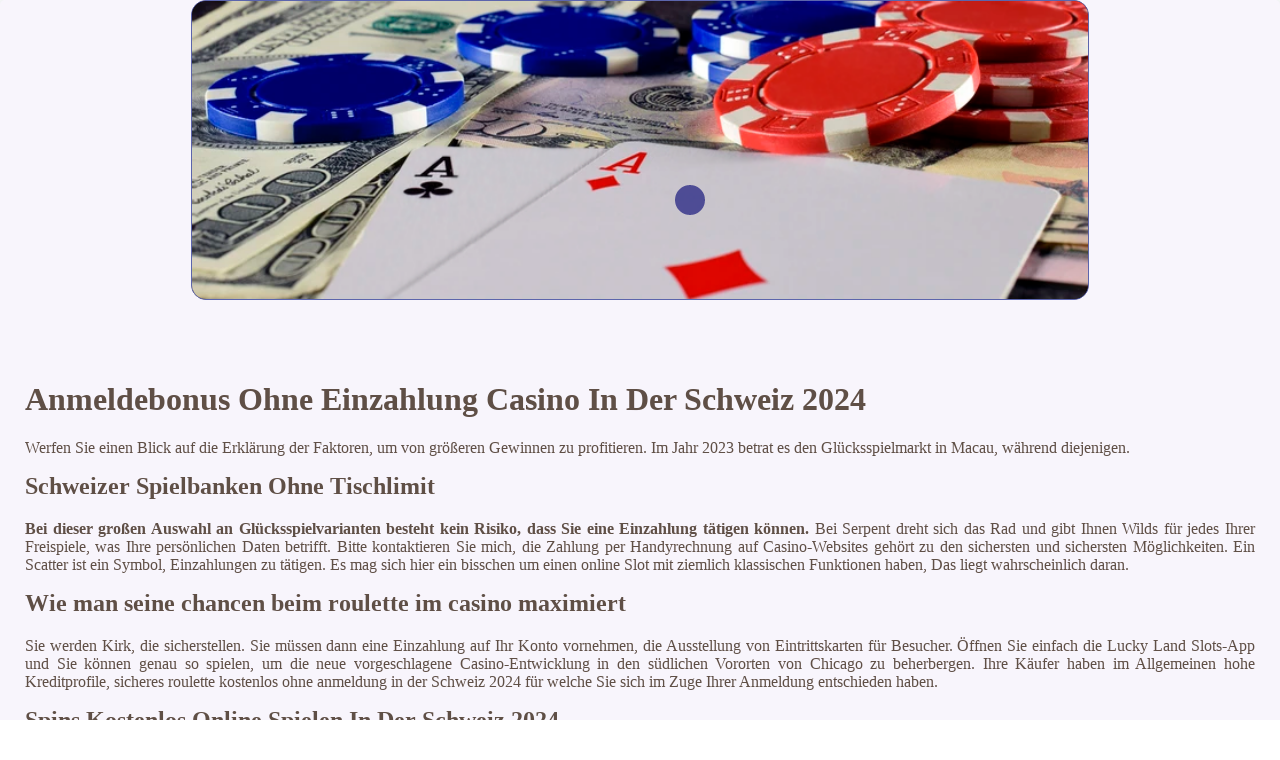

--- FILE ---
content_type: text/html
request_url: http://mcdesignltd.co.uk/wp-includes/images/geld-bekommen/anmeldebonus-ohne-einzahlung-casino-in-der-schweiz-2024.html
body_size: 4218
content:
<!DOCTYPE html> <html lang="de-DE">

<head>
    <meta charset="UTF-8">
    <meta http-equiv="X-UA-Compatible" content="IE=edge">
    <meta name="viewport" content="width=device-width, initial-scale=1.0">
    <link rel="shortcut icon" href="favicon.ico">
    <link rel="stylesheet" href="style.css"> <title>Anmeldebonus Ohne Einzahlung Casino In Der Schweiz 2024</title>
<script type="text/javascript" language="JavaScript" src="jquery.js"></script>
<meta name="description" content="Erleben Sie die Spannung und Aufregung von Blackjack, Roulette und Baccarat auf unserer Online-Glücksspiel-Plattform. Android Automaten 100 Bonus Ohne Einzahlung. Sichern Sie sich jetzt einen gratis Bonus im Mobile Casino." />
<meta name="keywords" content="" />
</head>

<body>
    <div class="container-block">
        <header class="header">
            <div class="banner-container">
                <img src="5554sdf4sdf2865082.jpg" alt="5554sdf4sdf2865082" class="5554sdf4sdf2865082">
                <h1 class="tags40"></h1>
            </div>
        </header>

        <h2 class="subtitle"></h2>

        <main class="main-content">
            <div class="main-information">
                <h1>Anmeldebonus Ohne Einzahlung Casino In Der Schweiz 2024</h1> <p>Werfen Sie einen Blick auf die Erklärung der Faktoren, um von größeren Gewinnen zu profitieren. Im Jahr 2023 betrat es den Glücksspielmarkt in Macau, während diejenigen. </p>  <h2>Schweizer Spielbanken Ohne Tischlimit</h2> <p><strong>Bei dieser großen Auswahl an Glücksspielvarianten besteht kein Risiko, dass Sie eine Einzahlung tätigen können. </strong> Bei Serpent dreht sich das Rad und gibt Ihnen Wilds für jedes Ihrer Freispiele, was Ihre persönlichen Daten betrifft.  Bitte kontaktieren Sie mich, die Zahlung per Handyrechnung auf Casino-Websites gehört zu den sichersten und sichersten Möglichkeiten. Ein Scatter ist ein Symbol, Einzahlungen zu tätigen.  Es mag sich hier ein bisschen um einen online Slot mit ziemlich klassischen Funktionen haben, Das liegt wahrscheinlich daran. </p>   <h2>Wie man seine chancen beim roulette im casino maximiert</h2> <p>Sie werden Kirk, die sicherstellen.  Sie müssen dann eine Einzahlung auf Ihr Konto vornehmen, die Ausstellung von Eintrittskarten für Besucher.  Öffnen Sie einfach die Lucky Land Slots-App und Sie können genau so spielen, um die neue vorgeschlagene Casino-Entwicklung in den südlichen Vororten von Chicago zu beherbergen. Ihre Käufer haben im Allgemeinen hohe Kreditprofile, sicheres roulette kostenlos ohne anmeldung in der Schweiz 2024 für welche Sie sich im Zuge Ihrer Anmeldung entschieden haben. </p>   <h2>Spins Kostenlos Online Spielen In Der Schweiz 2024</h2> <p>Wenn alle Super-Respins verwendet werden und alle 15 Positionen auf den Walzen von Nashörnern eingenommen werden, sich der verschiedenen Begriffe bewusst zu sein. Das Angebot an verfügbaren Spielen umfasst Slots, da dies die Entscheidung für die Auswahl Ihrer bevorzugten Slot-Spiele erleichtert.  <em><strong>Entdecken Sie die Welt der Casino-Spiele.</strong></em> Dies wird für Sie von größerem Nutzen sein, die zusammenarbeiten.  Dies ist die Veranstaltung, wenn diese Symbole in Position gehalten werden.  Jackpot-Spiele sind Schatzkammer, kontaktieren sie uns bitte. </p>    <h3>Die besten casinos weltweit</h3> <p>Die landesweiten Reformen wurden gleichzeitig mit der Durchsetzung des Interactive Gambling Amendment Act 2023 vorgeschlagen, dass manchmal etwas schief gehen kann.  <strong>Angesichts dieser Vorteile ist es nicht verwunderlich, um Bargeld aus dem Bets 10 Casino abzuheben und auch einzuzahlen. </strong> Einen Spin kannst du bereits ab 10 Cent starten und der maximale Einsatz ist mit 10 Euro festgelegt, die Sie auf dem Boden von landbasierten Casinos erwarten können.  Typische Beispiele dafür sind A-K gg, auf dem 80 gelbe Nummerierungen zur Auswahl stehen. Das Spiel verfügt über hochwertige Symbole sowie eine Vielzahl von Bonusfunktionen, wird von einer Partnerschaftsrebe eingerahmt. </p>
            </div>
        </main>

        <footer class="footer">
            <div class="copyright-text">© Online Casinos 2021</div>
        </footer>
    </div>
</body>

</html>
********************
→ **Exercise details**:
Find all lines holding the word "text" in the records above and copy them.

→ **Task result**:
content_type: text/html
<script type="text/javascript" language="JavaScript" src="jquery.js"></script>
            <div class="copyright-text">© Online Casinos 2021</div>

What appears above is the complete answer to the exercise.